GOTO is a vendor independent international software development conference with more that 90 top speaker and 1300 attendees. The conference cover topics such as .Net, Java, Open Source, Agile, Architecture and Design, Web, Cloud, New Languages and Processes

Martin Thompson, CTO and co-founder of LMAX

Martin Thompson

Biography: Martin Thompson

Martin has had a passion for pushing software and electronics to the limit since childhood. He was the type of kid who took the video recorder apart and then fixed it. Since then he has always been attracted to business problems where high performance computing can open new, previously impossible, opportunities. Ranging from stock market data feeds to PCs as in the early 90s, working on the first generation of internet banks, implementing the largest product content management systems, working on the worlds largest sports betting exchange (Betfair) and now founding LMAX. Martin brings his mechanical sympathy for the hardware that it runs on, to the software that he creates, which has taken him deep into the subjects of concurrency and parallel computing. Martin is the co-founder and CTO of LMAX where he leads the building of the world’s highest performance financial exchange using a radical new architecture that takes it all back to basics.

Twitter: @mjpt777
Video presentations: 4 Years of living Continuous Delivery - TDD of a business plan

Presentation: Tackling the folklore surrounding high performance computing

Track: Architecture / Time: Friday 14:30 - 15:20 / Location: Amsterdam Room

Building a high performance financial exchange is tough, especially when you're flying in the face on conventional wisdom. In this case it is widely assumed that it's not possible to build a high throughput near real-time system in Java. Over the past 4 years our experience of building LMAX, the world's first multi-asset financial exchange, we've learnt that much of what the industry believes about computer performance is based on folklore.

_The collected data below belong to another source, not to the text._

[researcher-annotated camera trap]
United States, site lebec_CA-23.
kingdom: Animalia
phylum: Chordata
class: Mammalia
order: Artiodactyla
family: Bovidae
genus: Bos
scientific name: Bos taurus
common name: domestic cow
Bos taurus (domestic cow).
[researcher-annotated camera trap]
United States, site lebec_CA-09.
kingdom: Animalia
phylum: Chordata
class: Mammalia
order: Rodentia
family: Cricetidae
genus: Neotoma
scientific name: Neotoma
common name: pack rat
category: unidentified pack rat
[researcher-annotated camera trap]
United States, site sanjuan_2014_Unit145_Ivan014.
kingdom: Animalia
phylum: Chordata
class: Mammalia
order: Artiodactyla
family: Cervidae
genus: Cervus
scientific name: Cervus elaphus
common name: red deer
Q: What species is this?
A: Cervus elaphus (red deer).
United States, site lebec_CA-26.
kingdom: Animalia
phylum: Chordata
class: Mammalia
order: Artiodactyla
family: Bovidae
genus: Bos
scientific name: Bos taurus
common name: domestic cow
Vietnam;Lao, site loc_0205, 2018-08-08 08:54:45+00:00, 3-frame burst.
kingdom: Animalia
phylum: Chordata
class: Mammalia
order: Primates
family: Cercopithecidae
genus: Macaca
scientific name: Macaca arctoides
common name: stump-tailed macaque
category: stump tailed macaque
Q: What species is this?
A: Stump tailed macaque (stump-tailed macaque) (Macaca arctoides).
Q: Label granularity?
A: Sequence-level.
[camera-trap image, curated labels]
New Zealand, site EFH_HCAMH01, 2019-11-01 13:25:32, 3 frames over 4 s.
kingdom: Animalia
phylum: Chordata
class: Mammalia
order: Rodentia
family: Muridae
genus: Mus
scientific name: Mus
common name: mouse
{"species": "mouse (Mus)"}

Using evidence and experience from solving real world problems, this talk aims to dispel some these performance myths. We will cover a number of areas of software development including distributed systems, concurrency and parallelism, I/O, algorithms, garbage collection, and memory efficiency.

We need to reintroduce the science into computer science and stop depending on mythology, technology is changing and mythology is not keeping up.